Светловолосая девушка вырвалась из моих объятий и быстро застегнула пуговицы халата.
– Я, собственно, по этой причине и заглянул, – притворно вздохнул я, окинув ее плотоядным взглядом. – Мне нужны МОИ лекарства. Без них мне ни за что не блокировать действие инъекций, а без уколов меня заподозрят в заражении. Ты ведь не хочешь, чтобы меня пристрелили или того хуже – препарировали в твоем Центре общественного здоровья? Я готов умереть в бою с нежитью, но только не от твоей нежной руки. Это уже будет перебором… – Извини, лекарств больше нет.
– Что?!
– …и в ближайшее время не ожидаются.
Быстро выглянув в коридор, я захлопнул за собой дверь и медленно обернулся к Светлане.
– Повтори, пожалуйста, только чуть помедленней. Я не расслышал последних слов…
– Все ты расслышал! – тихо сказала девушка, стараясь не смотреть на меня.
– Что насчет кетрасина-Т и теразина?
– Закончились обе смеси. Послушай…
– Да ты хоть представляешь, что это означает? – меня охватило нешуточное волнение. – Пора переходить на сыворотку. У меня другого выбора нет!

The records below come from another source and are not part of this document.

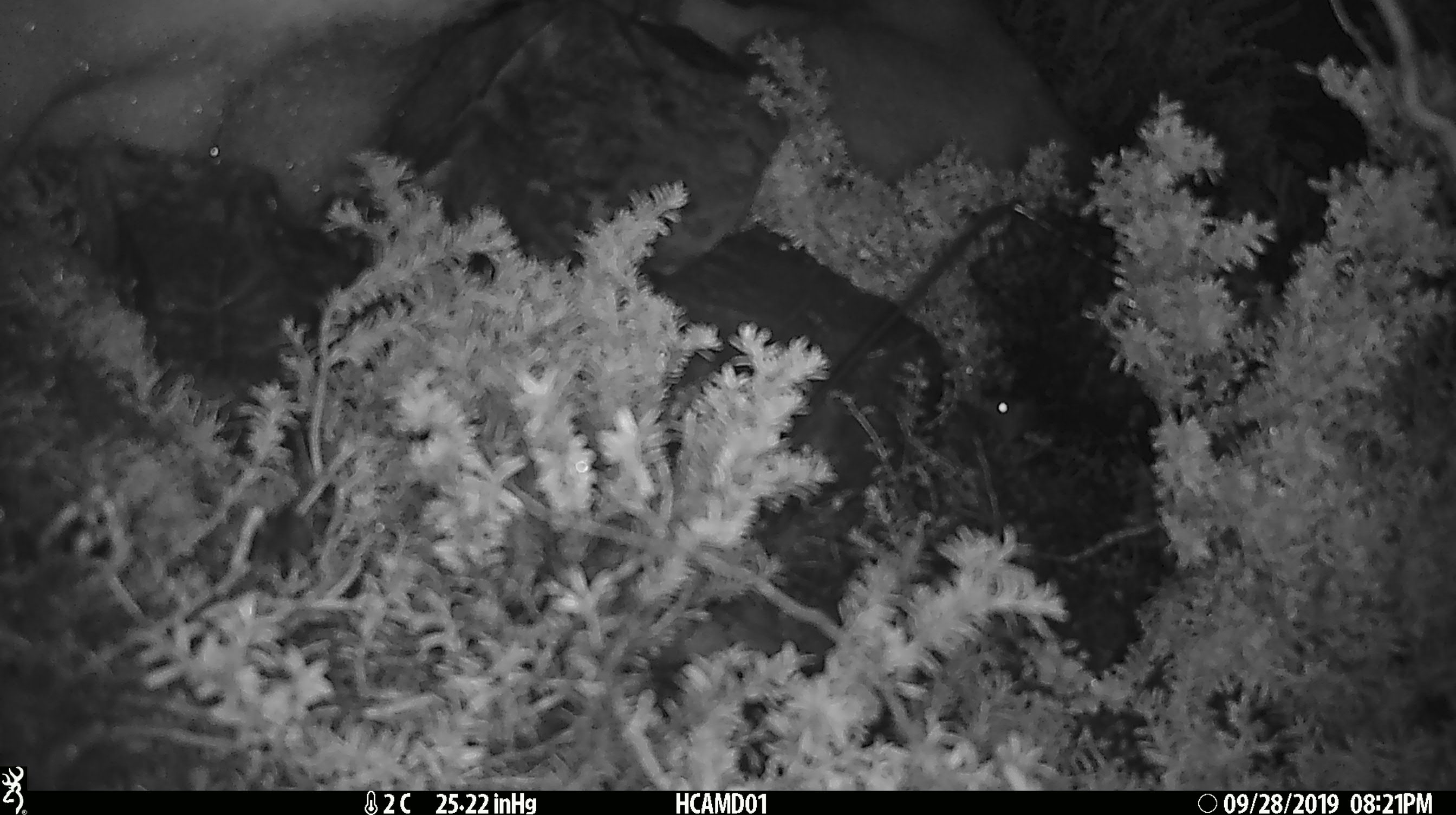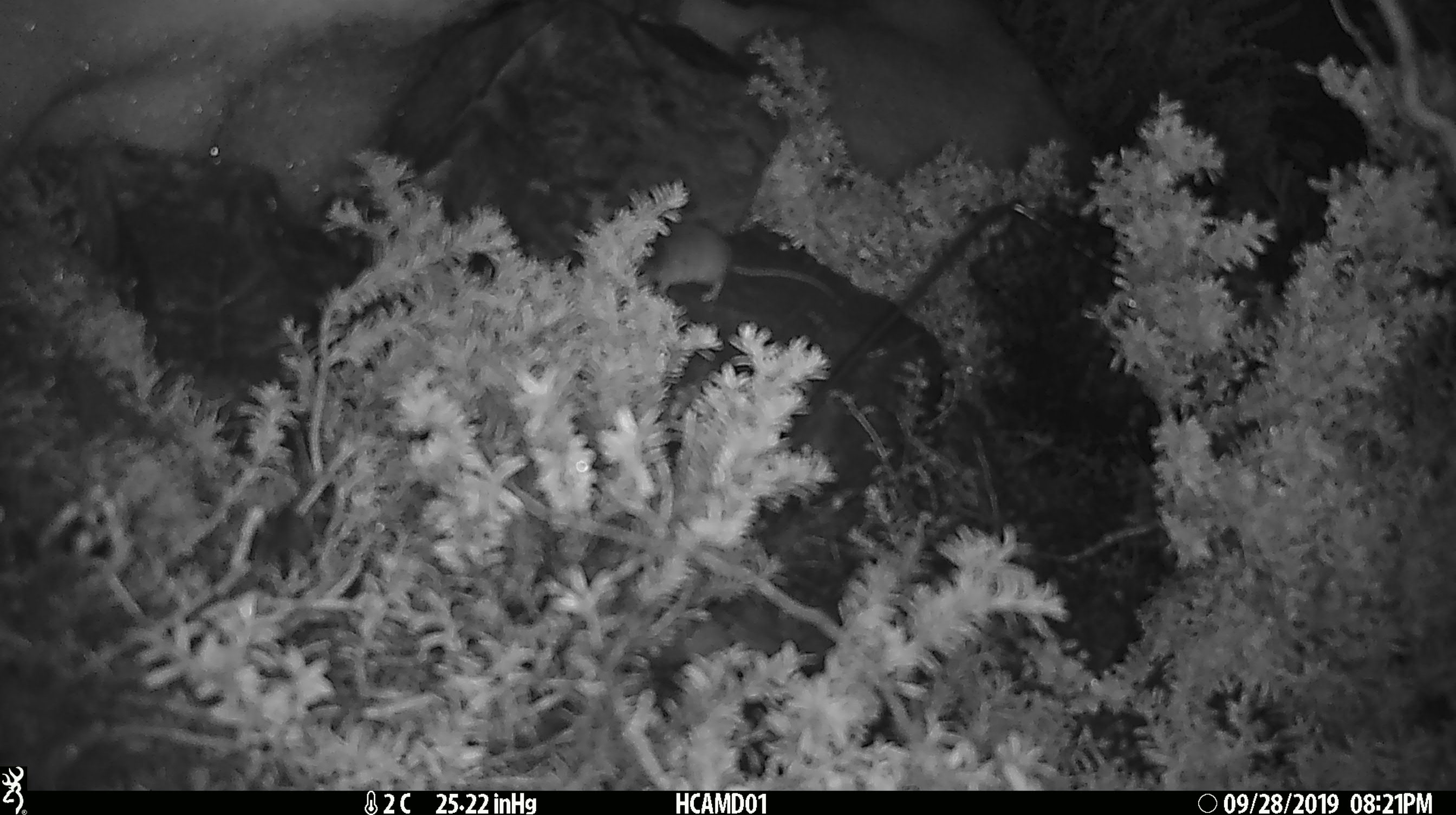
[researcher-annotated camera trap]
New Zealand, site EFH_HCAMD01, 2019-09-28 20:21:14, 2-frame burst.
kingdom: Animalia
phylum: Chordata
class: Mammalia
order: Rodentia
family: Muridae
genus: Mus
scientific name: Mus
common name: mouse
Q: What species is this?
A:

– Она может убить тебя, так как не прошла еще всех клинических тестов и испытаний.
Стукнув кулаком об стену, я прислонился лбом к стальной двери. Страх и отчаяние бились у меня в душе, словно две загнанные в клетку птицы, рвущие друг друга клювами.
– А что прикажешь мне делать с этим? – я снял контактные линзы и обернулся к ней. – Что?

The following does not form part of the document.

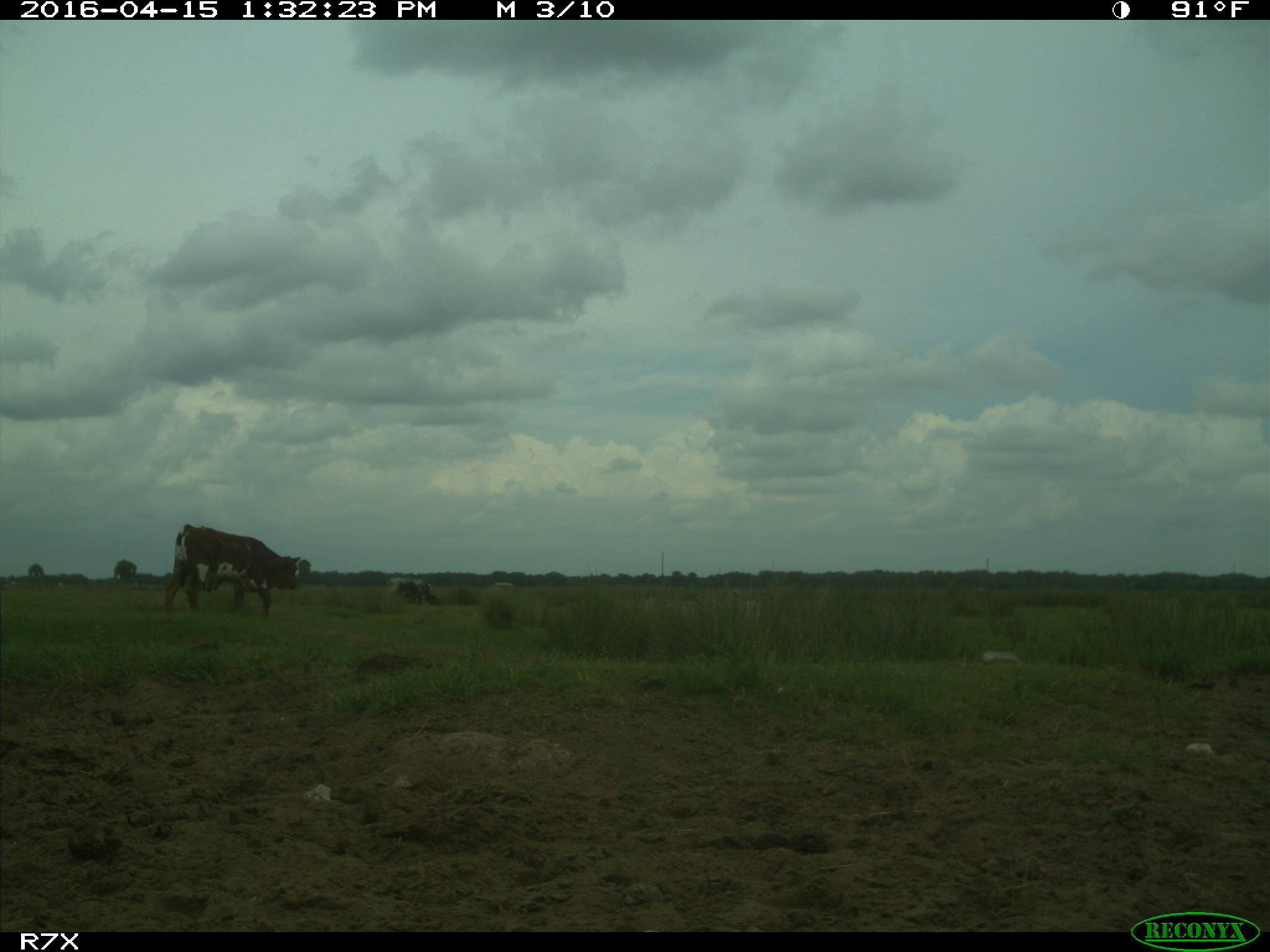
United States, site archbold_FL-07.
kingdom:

Светлана ахнула, но быстро взяла себя в руки, стараясь не смотреть мне в глаза.
– Мы что-нибудь придумаем. Дело совсем не в глазах. Все намного сложнее, чем ты думаешь.
– Тогда проясни. Мне интересно, чего я не учел.
– Мы считали, что начальные мутации – всего лишь фикция. Мелкий дефект генома. Я перепроверила расчеты. Суперкомпьютер РОСАТОМа подтвердил мои наихудшие опасения. Мне жаль, но будут и другие побочные изменения физиологии, и уже в ближайшее время.
– Какие еще изменения? – мое горло перехватил внезапный спазм. Слова застревали в горле.
– Нам чужды процессы, порождаемые Радостью жизни. Конечный результат… неизвестен. Возможно, в скором времени нам удастся разгадать эту загадку, тогда у таких как ты появится надежда. А пока я ничем не могу обрадовать, только продолжать скрывать правду.
Видя, что я собираюсь уходить, она перегородила мне дорогу, не давая уйти.
– Я обещала, что помогу, и сделаю это. Все должно быть в тайне.
Обними меня.
Медленно подняв на нее взгляд, я долго молчал, не зная, что ответить:
– В любом случае, спасибо, что занималась моими биохимическими анализами крови. Если бы кто другой про них прознал, то не сносить мне головы, и тебе, кстати, тоже. За сокрытие подобных фактов предусмотрено суровое наказание. Ты единственная, кому я еще верю.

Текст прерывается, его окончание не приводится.